After uploading an image it appears as a raster layer in the layer tree and kicks into the georeferencing workflow or the user can initiate the process from the layer tree context menu to change previously rectified imagery. In either case, initiating the georeferencing workflow causes the layer pane to collapse and the image pane to appear/expand (preferably with drawer animations), presenting the user with a side-by-side view of the map and the image. Control points are added in pairs and populate the table beneath the image. Points can also be added manually via the table.
The multi-stage process should be made fairly explicit, with the lower portion of the image pane prompting the user to
Place control points on the reference map and target image. Place at least three points and try to have a number of points around the outer edges of the target image.
with a ‘Cancel’ and ‘Next’ option at the bottom. Clicking next or placing a first control point moves the workflow forward by displaying the Control Points table displayed above, with ‘Cancel’, ‘Preview’, and ‘Done’ as options.

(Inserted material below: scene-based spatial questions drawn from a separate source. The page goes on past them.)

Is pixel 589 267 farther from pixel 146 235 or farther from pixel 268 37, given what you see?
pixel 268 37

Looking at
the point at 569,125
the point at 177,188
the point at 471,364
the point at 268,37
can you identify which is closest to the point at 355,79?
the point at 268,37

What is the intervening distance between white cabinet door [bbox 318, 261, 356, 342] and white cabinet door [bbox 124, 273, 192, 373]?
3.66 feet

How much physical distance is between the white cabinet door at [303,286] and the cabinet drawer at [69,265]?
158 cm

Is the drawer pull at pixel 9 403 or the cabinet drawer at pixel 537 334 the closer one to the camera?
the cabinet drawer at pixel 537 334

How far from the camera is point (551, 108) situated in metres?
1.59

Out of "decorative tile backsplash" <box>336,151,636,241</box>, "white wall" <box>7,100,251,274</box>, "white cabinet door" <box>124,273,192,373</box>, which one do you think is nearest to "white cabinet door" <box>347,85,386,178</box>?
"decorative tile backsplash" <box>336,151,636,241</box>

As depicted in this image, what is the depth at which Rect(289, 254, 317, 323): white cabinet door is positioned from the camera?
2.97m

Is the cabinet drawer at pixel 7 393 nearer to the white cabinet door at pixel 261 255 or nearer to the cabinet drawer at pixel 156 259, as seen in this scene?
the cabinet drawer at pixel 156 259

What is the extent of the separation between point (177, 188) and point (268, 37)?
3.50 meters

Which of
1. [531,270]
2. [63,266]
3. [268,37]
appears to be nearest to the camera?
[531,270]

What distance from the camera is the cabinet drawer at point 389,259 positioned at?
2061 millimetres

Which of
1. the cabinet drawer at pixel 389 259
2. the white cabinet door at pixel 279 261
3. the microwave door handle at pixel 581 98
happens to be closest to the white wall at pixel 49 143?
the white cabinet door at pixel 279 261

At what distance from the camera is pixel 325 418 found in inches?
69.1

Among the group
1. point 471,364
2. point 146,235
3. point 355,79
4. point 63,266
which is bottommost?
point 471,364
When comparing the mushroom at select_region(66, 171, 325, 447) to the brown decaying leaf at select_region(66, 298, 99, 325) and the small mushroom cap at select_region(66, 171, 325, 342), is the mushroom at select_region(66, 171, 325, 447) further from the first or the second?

If ‘Preview’ is clicked then the map, image, and control points are overlaid together in the map panel and the Control Points table is replaced by a user prompt reading
Review the georeferenced result.
with a ‘Go Back’ and ‘Done’ option at the bottom. Clicking on ‘Go Back’ or any control point returns to the Control Points table and highlights the appropriate row in the Control Point table.
Clicking Done closes the image pane altogether and removes the control points from the image and map. The user can return to the georeferencing options by selecting ‘Georeference’ from the context menu in the layer pane.

We could also expose various image options—cropping, rectification methods, and resampling methods.
See also the OpenGeo design proposal where this was mostly taken from, and the NYPL Map Rectifier.
Technical Details
(will link to feature specification and technical specification when they are complete)
There was work done on a Google Summer of Code project to get the core algorithms for this in GeoTools, see this email. If it’s not up to snuff then we could leverage GDAL. The rest is just GeoExt UI stuff and registering the resulting layer in GeoNode and in GeoServer for WMS/WFS access.